連絡先は会長が帰りに確認しに行くことに決まり、この日は解散となった。
陽が傾きかけた屋上は、昼間の熱を溜め込んでいるせいかムワッとしていて暑い。
そんな中、私は1人、色を変え始めた空を見上げて溜め息を吐いた。
生徒会のみんなはとっくに帰っている。
けれど私は、適当に理由をつけて学校に残っていた。
先生の話が頭の中をぐるぐると回っていて帰る気になれなかったのだ。
彼女を探していたという男子生徒の話は、気味が悪いほどに記憶にある光景と同じで不安になる。
先輩が消えて。
必死に探して。
自分の携帯からもその存在が消えかけていった。
そして……
先輩の背中を追った先が、この屋上。
私は、頭の中に残っている記憶の糸を必死に手繰り寄せる。
ここに来た時、先輩は……
そう、先輩の姿はなかった。
それから、私は……
確か、考えた。
いないはずはないって。
階段を上がる先輩の姿は見たし、その先には屋上しかないんだって……
そんな風に考えた……気がする。
その後は?
どうしたんだっけ。
先輩の姿を見つけた?
そこで目が覚めた?
何かが掴めそうで掴めないような感覚に自然と顔が強張っていく。
──不意に、力強い夏の風が吹いて。
その風の音に紛れるように……
「あぶないよ」
突然の、水樹先輩の声。
驚いて勢い良く振り返ると、水樹先輩はドアの前に立って私を見つめていた。
「水樹先輩……まだ、残ってたんですね」
てっきり私だけだと思っていたのに。
それに……今の、なんだろう。
「……今、危ないって言いました?」
何が危ないのかわからなくて聞くと、先輩は微笑む。
「そろそろ門が閉まるけど」
「わっ! もうそんな時間ですかっ」
それは確かに危ない!
警備の人もいるし閉じ込められることはないにしても、叱られるかもしれないことを考え、私は小走りで先輩の方へ向かった。
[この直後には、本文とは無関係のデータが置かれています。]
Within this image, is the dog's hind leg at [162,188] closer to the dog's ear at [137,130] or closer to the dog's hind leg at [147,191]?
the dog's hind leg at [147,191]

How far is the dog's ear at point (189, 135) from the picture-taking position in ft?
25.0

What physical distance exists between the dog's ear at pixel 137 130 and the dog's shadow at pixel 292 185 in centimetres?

そうして、水樹先輩の横に並んでお礼を言いながら、ふと気になる。
先輩は、どうして残ってたんだろうと。
──だけど。
「一緒に帰ろうか」
そんな疑問は、先輩の提案で簡単に吹き飛んでしまった。
ただし
自分がどうなっているのかという不安は
ずっと消えないまま。
男子生徒の名前は【高杉 徹(たかすぎ とおる)】さんというらしい。
現役の学生が実家に連絡すると怪しまれるかもしれないからと、日長先生は高杉さんの実家に連絡をしてくれた。
どうやら高杉さんは現在は実家に住んでいないらしく、静岡の伊豆にいるとのこと。
しかも、連絡先が最近になってわからなくなってしまったようで、住所しかわからないと言われてしまい……
日長先生が聞き出してくれた住所の書かれたメモ用紙を見つめながら、私たちはどうしようかと悩んだ。
──その結果。
会長の「このままじゃ気持ち悪いし行ってみよう」という言葉で、なんと……
泊まりで行く事に!
みんないるとはいえ、水樹先輩とお泊りができるだなんて!
宿泊地は会長の親戚が持っているという伊豆の別荘。
生徒会のミニ合宿で借りたいと会長が連絡したら、鍵はポストに入れておくから好きに使いなさいと言われたらしい。
なんて物分りのいい親戚なんだろう。
会長のご両親も生徒会の仕事なら頑張りなさいと、疑う素振りも見せずにOKを出したと会長が話していたし、会長の家の血筋は皆大らかだなぁ。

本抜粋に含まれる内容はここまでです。